[Dataset excerpt]
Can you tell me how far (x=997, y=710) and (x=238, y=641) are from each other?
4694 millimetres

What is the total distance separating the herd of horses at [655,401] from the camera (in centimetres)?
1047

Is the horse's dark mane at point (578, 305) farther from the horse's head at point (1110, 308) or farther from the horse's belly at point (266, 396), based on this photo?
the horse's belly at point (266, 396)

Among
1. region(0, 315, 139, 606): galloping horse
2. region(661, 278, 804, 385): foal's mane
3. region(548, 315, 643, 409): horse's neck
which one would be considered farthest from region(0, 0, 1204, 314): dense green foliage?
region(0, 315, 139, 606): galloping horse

--

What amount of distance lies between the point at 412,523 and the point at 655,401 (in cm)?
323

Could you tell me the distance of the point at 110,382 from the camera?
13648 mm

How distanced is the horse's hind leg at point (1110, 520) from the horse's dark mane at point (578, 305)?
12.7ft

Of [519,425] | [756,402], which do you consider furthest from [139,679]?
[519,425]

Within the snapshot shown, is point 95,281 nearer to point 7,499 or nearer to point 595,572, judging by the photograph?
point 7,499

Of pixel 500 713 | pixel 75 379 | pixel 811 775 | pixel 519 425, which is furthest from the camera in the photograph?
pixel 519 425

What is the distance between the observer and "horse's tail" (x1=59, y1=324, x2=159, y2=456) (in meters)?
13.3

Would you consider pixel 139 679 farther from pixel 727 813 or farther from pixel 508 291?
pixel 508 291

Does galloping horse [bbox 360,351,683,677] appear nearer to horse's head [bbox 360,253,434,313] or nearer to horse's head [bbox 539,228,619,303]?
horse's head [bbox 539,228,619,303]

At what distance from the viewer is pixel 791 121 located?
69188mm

[Exercise brief]
Show each line of the items above that contains the word "furthest".

[Finished exercise]
Of [519,425] | [756,402], which do you consider furthest from [139,679]?
Of pixel 500 713 | pixel 75 379 | pixel 811 775 | pixel 519 425, which is furthest from the camera in the photograph?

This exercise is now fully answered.